Aim of the exercise:
What you need to produce from the material below is an exact transcription of the lines from the one with "The Suspended Step of the Stork poster" through the one with "Book cover for", both included, and no other line.

Record set:
____________________

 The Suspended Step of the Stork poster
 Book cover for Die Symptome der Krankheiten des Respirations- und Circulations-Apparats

____________________

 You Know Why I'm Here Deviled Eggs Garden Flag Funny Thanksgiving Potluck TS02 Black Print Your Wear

____________________

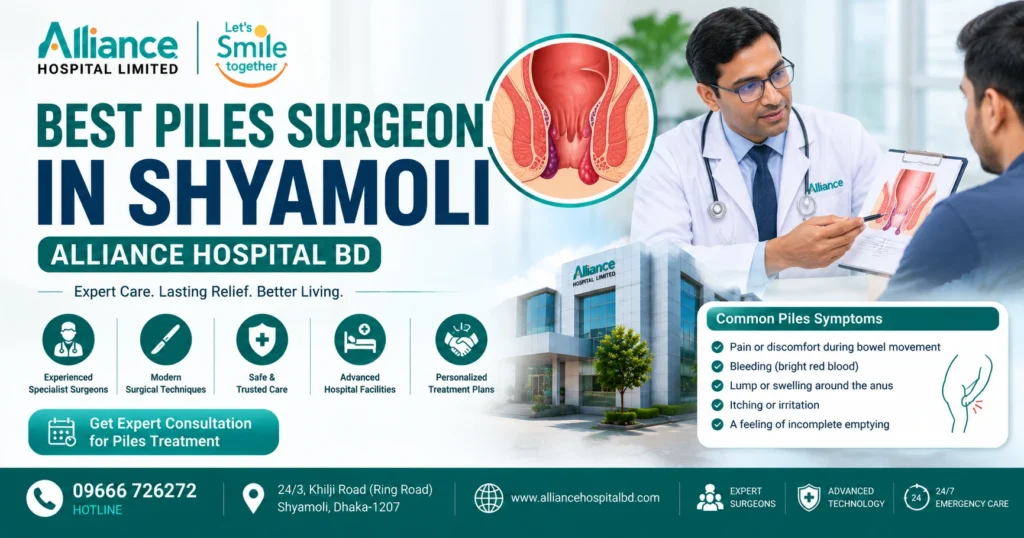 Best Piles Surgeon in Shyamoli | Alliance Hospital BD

____________________

Worked solution:
 The Suspended Step of the Stork poster
 Book cover for Die Symptome der Krankheiten des Respirations- und Circulations-Apparats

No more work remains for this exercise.